Published: Nov. 13, 2015

Original article can be found at The Denver Post  
Originally published on November 13, 2015 By Patty Limerick 

The University of Colorado at Boulder has given an honorary Ph.D. to a contentious public figure with a habit of using words like “stupidity,” “idiocy,” and “imbecility” to characterize his opponents’ positions. 

Before you get braced for another ill-tempered squabble over free expression in higher education, note this important matter of timing: This honorary degree was awarded to Bernard DeVoto, one of the West’s great public intellectuals, in 1948. 

We can be certain that the Colorado Cattlemen’s Association did not celebrate the awarding of this degree. Not long before the ceremony, DeVoto had taken to expressing well-publicized outrage when Western cattlemen demanded greater access to public lands. 

“If you listen late at night,” DeVoto wrote to an ally in March 1948, “you will hear an odd, steady sound. That is me boiling. … I seem to have got mad.” In a cascade of pieces appearing in “The Easy Chair,” his column in Harpers Magazine, DeVoto denounced the cattle industry and its congressional representatives. 

Expressing disagreement, DeVoto wasted no time on diplomatic persuasion. “My opinions may be wrong,” DeVoto once wrote to an opponent, “but they are based on experience and prolonged study, and I doubt that yours are.”

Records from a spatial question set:
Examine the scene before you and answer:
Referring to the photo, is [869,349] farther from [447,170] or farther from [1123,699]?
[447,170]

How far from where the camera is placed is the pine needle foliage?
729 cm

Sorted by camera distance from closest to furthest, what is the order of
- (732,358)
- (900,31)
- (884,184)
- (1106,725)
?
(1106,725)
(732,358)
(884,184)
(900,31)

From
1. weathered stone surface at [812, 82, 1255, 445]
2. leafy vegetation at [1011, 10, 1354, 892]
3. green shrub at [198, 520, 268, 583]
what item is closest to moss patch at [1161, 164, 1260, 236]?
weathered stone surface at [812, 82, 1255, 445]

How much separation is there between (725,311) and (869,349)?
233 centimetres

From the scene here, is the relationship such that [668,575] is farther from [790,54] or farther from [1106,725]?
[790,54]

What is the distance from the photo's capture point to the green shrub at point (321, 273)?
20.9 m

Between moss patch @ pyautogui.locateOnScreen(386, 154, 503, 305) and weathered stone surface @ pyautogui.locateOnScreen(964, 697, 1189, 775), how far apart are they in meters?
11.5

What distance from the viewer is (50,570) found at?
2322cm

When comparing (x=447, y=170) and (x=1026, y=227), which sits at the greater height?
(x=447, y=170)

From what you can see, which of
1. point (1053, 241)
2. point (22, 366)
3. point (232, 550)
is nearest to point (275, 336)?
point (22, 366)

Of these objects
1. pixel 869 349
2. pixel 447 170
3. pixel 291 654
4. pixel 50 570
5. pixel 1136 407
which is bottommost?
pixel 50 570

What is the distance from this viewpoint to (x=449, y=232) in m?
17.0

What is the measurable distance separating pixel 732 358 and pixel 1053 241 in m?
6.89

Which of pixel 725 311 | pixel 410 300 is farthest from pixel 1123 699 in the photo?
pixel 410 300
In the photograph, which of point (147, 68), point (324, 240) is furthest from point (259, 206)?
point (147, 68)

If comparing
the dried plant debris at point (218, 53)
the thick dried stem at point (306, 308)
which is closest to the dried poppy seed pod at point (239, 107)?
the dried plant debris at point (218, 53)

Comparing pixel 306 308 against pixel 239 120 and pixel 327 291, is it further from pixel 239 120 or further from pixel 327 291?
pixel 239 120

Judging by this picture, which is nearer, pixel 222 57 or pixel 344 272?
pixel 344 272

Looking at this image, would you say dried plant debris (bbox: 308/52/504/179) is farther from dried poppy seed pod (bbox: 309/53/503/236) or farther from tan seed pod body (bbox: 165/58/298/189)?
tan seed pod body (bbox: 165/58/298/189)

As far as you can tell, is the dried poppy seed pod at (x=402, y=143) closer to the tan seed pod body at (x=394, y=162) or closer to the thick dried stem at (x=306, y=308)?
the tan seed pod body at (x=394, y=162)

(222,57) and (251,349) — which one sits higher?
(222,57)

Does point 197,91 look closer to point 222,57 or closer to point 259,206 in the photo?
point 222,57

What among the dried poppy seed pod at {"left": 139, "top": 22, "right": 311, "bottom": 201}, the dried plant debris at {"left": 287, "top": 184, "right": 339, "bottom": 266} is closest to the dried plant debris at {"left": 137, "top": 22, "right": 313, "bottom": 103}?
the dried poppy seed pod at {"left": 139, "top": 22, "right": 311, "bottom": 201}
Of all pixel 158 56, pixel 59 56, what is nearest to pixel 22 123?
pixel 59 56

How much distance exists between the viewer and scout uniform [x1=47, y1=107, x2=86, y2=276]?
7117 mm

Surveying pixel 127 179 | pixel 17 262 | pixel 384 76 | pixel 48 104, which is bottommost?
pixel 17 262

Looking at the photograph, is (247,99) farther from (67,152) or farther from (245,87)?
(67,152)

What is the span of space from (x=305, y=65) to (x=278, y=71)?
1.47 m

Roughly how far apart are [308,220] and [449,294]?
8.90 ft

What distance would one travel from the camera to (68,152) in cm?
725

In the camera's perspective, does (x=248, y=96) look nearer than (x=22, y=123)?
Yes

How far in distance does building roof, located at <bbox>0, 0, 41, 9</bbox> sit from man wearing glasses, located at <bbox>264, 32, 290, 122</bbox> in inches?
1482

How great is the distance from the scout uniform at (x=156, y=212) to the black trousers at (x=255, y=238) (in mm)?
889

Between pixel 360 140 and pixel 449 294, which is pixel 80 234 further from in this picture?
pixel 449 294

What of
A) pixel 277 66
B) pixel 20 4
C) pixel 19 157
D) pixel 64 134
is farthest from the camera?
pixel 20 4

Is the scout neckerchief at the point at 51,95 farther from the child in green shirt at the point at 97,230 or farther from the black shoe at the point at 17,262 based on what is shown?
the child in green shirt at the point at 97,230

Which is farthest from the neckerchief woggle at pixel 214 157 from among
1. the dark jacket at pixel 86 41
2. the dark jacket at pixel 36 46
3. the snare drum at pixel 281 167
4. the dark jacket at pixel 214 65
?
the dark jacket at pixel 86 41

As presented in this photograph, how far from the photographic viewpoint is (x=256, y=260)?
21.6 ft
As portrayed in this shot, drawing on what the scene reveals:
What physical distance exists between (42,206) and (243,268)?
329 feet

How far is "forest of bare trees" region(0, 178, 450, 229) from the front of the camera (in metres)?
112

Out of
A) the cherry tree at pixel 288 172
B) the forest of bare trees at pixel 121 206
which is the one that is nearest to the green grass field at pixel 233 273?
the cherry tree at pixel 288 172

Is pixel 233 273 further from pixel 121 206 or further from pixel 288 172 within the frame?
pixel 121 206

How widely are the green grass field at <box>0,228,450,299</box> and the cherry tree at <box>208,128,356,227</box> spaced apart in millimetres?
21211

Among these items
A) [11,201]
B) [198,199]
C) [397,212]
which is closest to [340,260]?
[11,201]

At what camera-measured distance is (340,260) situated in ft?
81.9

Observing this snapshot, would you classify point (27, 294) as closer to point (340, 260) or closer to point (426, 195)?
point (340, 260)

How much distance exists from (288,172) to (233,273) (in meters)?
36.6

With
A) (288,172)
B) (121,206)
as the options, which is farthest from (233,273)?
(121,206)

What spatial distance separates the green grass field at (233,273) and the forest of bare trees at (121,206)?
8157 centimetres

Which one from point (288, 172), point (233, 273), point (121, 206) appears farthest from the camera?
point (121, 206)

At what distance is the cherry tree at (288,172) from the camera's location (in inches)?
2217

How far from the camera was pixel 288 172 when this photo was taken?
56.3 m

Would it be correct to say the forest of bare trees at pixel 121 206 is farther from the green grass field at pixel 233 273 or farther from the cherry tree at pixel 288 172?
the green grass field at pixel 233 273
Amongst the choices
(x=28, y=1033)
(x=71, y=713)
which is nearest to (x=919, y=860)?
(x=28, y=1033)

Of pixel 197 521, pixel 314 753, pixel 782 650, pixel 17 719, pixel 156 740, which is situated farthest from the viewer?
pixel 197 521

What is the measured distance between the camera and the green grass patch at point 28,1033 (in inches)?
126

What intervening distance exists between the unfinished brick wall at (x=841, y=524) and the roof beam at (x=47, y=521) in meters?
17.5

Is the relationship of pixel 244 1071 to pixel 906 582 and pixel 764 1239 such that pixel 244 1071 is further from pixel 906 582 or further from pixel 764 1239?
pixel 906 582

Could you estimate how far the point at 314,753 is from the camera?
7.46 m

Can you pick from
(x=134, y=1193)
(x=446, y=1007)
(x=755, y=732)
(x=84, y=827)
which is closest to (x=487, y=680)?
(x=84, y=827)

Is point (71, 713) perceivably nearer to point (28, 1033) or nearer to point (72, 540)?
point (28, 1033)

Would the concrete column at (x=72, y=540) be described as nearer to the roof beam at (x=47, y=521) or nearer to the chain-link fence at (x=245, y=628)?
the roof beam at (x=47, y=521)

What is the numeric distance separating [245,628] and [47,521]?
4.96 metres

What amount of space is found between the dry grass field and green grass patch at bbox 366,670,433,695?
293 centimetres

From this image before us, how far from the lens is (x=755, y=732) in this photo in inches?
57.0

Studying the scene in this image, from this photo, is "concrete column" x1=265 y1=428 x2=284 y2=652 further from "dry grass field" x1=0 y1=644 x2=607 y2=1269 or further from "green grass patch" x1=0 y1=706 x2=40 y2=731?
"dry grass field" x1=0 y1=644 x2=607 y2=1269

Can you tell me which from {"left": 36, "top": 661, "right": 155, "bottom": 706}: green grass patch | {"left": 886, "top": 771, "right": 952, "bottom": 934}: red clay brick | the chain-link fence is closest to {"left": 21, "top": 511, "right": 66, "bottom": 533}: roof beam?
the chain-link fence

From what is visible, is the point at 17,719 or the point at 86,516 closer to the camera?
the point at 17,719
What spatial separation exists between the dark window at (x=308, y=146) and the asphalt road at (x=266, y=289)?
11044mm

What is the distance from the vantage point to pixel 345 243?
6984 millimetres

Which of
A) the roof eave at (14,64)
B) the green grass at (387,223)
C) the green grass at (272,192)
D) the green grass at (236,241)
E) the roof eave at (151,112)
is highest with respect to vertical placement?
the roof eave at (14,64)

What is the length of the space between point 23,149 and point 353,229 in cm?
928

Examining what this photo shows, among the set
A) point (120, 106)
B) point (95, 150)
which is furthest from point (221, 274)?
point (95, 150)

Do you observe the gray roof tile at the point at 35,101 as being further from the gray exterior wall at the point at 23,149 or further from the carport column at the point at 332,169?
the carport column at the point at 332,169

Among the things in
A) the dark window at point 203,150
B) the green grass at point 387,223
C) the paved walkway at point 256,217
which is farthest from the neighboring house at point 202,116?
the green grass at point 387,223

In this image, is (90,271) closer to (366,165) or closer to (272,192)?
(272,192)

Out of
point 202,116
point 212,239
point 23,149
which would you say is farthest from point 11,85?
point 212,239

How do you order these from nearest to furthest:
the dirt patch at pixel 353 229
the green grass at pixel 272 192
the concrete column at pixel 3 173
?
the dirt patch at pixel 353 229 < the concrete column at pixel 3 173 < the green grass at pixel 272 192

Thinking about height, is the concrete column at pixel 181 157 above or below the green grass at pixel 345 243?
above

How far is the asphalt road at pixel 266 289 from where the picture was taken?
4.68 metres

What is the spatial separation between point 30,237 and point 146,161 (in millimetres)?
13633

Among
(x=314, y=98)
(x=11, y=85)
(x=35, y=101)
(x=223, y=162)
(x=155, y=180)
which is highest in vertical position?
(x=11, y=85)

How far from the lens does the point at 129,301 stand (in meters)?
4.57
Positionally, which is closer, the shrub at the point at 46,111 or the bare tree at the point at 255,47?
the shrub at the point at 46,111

- **WHAT IS EXPECTED**
Reproduce the passage of the article on Bernard DeVoto starting at "We can be certain" and ending at "its congressional representatives.". The listing stands apart from the article and is unrelated to it.

- **CORRECT RESPONSE**
We can be certain that the Colorado Cattlemen’s Association did not celebrate the awarding of this degree. Not long before the ceremony, DeVoto had taken to expressing well-publicized outrage when Western cattlemen demanded greater access to public lands. 

“If you listen late at night,” DeVoto wrote to an ally in March 1948, “you will hear an odd, steady sound. That is me boiling. … I seem to have got mad.” In a cascade of pieces appearing in “The Easy Chair,” his column in Harpers Magazine, DeVoto denounced the cattle industry and its congressional representatives.